Then there's these neighbors, those of whom would top any list with their zany antics and questionable life decisions. What do you do in a situation like this?

Consider moving?

Not Going To Be Bothering Anyone Anymore

"Had severe anger issues and yelled at anything or anyone he didn't like on the street. A few years ago he had a road rage incident and when he started banging on the other car's windows the occupants got out and beat him badly. During this he had a heart attack and now barely has enough mobility to walk to the mailbox and back, also he doesn't yell anymore."


Some People Just Want To Watch The World Burn

"She has a penchant for going around sticking nails in people's tires at night. This has happened dozens of times to nearly everyone on the street, though she's slowed down since more people started installing video cams and motion-sensor lights in their driveways."


"Her reasoning? If she's capable of it."


"She's just one of those misanthropic people who gets a kick out of others' misfortune. She's done it for almost 20 years, apparently; her favorite night to do it is Sunday, when she also goes picking through people's recycling on the curb for cans and bottles. The lucky people find the nails and screws before they go out driving, but others have had their tires pop on the expressway."


Is It A Warning To All The Other Bunnies?

"I'm a bit late, but he traps bunnies and rabbits in his backyard, and kills them. He makes sure everyone knows. Also, whenever anyone bordering his backyard is having a party with females, his 50 year old a-- peers over the fence and says "What's up ladiessss", with a loud hiss at the end."



"He eats my flowers.

In his defense, he told us that he has been doing it for years when he introduced himself after we bought the house. He also brought over frozen cookies in a plastic bag, as a housewarming gift, but wasn't sure what was in them. We share a side yard and as he was talking to us, I noticed his all brick house, was actually roofing shingles, layered to look like brick. It started to register that he may be a little out there.
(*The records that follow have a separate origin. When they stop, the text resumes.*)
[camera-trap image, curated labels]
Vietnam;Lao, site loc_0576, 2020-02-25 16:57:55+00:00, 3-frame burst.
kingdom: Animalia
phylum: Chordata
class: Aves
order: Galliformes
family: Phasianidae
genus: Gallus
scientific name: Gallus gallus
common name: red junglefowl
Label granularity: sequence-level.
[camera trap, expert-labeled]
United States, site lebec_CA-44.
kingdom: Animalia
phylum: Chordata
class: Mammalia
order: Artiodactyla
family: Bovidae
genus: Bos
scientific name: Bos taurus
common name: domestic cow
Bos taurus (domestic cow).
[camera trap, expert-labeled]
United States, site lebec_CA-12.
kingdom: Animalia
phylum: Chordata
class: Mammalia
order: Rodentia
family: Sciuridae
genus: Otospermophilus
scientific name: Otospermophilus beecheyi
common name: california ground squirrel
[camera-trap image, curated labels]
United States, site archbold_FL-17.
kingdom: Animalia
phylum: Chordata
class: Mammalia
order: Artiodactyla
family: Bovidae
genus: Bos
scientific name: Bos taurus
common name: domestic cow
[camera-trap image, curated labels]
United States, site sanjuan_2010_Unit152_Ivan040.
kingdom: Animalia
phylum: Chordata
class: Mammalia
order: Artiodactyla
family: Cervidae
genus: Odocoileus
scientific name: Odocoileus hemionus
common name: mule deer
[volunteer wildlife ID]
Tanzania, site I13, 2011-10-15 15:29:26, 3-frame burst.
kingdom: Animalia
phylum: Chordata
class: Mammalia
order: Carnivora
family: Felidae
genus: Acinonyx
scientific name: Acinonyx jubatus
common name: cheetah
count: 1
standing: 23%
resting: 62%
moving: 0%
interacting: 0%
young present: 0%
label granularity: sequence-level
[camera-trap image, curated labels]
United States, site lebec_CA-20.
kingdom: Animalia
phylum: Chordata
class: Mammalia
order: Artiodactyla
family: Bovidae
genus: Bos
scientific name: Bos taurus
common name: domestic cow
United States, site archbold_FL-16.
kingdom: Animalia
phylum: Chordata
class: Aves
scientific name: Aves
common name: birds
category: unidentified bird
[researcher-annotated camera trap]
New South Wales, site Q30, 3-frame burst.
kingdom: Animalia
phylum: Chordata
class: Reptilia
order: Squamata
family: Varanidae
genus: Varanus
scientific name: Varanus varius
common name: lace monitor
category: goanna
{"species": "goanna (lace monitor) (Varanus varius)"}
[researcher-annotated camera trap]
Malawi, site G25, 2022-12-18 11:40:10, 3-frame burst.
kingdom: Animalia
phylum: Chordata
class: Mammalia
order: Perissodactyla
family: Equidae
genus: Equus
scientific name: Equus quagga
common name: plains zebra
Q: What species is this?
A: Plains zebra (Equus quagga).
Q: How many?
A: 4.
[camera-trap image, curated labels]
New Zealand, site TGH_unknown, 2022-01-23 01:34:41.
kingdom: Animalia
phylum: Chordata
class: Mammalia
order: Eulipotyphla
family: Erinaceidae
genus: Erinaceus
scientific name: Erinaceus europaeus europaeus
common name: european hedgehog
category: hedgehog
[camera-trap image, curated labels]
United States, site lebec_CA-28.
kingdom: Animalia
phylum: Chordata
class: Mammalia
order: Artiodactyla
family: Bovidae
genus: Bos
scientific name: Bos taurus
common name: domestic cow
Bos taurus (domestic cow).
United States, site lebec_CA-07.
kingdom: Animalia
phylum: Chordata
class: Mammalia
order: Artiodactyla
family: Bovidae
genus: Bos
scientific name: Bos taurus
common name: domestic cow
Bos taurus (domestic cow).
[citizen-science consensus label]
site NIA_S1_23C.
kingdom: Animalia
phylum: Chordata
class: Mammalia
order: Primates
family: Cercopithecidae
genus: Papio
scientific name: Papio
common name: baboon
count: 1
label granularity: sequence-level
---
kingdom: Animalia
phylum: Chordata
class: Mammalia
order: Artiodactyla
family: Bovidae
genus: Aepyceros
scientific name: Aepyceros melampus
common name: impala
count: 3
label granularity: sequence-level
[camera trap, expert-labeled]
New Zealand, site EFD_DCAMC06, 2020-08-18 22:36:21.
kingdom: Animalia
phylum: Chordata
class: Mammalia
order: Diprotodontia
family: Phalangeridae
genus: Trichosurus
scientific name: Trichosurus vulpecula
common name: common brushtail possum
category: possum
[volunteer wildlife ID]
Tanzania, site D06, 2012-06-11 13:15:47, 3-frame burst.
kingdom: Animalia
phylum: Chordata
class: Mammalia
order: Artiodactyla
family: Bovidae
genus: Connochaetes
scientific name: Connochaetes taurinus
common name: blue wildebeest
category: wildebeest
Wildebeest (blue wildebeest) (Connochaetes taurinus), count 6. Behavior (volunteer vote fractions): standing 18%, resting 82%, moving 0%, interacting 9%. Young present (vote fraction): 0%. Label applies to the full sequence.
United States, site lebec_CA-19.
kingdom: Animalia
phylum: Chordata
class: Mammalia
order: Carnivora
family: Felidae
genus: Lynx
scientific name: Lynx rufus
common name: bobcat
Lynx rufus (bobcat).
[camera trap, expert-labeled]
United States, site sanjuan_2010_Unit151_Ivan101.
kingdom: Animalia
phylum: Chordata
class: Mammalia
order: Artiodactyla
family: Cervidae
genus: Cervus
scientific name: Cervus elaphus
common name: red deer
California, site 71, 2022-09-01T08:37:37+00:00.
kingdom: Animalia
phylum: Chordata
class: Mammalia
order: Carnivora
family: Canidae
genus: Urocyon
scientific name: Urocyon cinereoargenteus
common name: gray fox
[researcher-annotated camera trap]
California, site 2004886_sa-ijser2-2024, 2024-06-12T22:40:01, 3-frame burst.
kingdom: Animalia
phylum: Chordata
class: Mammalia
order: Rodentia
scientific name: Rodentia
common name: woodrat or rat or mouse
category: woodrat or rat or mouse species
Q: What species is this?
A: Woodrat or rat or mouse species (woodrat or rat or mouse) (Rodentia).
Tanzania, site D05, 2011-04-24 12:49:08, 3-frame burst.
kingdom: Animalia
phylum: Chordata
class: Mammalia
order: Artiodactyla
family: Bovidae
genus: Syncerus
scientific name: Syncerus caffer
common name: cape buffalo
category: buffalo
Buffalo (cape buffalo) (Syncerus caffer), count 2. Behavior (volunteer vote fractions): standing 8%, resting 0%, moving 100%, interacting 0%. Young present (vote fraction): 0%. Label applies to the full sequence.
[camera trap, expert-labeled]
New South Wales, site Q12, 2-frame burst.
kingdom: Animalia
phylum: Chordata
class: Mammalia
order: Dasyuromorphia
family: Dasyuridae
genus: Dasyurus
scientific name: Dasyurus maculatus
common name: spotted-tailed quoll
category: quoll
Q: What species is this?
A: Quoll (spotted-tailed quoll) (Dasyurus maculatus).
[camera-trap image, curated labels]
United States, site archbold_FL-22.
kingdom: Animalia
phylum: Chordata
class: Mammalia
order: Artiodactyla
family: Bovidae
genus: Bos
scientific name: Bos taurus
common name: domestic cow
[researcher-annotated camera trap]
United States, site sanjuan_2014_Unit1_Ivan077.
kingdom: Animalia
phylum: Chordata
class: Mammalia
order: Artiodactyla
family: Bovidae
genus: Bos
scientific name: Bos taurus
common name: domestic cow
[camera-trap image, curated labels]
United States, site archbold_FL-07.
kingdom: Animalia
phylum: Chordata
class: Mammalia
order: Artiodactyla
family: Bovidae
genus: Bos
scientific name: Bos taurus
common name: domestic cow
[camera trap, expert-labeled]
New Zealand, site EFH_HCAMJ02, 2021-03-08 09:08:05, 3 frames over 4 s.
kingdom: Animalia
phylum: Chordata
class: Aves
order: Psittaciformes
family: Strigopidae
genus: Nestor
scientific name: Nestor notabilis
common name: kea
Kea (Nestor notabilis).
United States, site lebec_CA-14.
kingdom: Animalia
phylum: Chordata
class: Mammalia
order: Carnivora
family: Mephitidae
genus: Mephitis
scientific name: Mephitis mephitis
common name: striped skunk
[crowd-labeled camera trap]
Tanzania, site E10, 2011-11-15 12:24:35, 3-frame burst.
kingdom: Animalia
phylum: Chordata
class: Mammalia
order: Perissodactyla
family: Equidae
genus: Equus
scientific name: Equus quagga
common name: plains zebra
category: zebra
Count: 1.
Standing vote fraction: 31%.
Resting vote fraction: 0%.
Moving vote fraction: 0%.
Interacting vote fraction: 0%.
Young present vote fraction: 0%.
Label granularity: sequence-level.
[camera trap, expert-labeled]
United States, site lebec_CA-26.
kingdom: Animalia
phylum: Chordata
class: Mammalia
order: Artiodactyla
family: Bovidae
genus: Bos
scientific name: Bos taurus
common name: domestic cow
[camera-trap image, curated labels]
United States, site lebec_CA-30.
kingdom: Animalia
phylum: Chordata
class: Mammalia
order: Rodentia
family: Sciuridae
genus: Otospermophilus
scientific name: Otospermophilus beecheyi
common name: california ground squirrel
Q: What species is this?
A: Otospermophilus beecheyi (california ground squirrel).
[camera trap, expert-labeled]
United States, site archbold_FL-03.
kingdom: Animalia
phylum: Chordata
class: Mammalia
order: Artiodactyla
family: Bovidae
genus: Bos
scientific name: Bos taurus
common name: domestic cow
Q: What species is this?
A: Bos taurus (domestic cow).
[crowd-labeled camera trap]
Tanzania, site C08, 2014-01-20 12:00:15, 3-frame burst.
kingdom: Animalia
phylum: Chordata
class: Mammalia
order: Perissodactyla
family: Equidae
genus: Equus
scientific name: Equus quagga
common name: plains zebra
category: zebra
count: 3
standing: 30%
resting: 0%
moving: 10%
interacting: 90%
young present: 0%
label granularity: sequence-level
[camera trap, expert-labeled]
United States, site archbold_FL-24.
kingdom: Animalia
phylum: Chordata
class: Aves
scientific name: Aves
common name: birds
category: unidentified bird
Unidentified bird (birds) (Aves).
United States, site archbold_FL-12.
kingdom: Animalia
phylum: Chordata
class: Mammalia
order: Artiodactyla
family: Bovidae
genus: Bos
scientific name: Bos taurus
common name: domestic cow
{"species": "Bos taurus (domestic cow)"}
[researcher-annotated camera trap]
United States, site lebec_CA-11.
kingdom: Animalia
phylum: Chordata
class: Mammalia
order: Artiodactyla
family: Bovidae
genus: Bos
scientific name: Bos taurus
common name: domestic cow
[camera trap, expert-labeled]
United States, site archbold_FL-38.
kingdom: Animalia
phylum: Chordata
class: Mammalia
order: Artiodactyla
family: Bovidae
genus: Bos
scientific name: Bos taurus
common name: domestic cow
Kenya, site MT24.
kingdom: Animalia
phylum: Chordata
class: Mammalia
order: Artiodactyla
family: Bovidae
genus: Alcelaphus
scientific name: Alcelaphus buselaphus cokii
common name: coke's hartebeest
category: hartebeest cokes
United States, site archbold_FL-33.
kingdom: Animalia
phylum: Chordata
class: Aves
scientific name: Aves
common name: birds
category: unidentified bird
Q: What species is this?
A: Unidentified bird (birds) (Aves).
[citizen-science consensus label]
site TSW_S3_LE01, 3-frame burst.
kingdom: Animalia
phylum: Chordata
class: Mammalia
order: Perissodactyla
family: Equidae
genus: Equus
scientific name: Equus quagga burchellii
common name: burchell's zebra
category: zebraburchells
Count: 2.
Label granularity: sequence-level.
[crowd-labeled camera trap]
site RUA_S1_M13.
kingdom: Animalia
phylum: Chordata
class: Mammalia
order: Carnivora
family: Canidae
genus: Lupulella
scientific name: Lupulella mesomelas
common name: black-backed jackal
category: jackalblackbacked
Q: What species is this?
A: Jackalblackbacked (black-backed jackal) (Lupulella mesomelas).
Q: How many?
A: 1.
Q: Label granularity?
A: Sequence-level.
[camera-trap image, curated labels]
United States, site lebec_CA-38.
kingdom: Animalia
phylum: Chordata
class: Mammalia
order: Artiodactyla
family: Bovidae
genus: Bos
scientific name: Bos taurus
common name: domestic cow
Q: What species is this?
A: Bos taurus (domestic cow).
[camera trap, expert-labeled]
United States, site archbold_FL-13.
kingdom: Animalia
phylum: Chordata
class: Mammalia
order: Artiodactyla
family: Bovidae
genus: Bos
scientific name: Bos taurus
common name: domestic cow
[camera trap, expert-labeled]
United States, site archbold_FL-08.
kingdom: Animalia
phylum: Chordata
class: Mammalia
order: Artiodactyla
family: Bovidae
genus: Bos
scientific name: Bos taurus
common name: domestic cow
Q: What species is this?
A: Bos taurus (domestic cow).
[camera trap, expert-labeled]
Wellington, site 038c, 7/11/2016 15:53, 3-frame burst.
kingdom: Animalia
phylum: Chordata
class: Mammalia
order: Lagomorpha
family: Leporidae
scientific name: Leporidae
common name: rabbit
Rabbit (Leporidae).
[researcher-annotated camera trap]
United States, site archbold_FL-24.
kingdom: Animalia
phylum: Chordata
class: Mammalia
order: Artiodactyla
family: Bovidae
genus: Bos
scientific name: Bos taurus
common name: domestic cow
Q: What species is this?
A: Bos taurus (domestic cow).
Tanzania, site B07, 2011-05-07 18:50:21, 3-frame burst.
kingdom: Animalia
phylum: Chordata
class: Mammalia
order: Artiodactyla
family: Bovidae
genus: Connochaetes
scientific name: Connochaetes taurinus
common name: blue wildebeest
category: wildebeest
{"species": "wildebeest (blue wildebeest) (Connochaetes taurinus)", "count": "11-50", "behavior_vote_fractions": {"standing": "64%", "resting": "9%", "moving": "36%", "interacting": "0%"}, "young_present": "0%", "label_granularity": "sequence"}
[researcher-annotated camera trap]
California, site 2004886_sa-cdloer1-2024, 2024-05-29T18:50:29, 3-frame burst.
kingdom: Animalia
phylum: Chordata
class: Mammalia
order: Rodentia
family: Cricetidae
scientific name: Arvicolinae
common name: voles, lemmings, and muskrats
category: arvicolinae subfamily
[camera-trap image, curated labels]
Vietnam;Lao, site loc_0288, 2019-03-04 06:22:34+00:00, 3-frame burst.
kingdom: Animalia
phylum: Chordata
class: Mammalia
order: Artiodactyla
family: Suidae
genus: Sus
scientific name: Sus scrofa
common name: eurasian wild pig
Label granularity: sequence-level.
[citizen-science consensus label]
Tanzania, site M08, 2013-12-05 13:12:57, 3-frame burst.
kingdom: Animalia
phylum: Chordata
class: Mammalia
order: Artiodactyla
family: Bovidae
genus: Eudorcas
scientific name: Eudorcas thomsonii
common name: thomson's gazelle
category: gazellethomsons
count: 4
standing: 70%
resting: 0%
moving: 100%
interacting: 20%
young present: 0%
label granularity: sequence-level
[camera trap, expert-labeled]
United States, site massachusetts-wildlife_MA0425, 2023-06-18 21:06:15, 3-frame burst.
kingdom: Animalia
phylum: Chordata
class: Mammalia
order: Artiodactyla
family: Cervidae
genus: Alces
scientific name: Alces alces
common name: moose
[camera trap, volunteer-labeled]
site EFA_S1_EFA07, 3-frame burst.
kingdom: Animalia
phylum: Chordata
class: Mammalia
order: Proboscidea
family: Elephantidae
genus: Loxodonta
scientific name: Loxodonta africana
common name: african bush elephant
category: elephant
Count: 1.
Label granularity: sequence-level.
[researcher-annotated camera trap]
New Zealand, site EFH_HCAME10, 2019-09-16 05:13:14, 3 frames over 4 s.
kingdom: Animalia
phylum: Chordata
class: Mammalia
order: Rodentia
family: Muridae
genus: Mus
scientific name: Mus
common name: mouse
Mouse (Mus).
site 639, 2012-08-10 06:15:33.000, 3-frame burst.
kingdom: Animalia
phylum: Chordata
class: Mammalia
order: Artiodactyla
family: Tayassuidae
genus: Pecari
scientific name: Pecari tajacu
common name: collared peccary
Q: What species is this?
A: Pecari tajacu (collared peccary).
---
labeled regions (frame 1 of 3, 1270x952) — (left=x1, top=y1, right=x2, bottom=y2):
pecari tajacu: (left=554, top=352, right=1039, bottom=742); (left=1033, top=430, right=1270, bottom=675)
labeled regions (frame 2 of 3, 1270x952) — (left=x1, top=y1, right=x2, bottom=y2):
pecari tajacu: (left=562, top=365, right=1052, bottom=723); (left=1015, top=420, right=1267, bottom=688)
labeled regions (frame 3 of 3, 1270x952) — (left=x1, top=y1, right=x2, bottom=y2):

He's a great neighbor. Just an older, eccentric stoner who keeps to himself and eats my flowers. No shame. Comes over to my yard, and eats my lillie's raw, or brings scissors and clips the heads to 'boil and make jam'. It's crazy to me, but we have embraced it. I planted a couple raspberry, blackberry, and blueberry bushes 3 years ago, when we first moved in, on the side yard we share. As well as a few knock-out rose bushes. I told him to help himself to berries/roses anytime, especially before the birds do. The bushes have all gone insane and the entire side of my house is now a yearly buffet for my neighbor. Having a decent relationship with a crazy guy I share a property line with, is worth some deadheaded flowers."


Everyone is different. Everyone has a unique way of expressing emotions, approaching a new meeting, or casting an overall sense of welcome. Hopefully you'll find a neighbor or two you can open up with, uncork a bottle of wine, and enjoy a nice pleasant game night with.

However, the moment they start eating your flowers maybe you should call your realtor.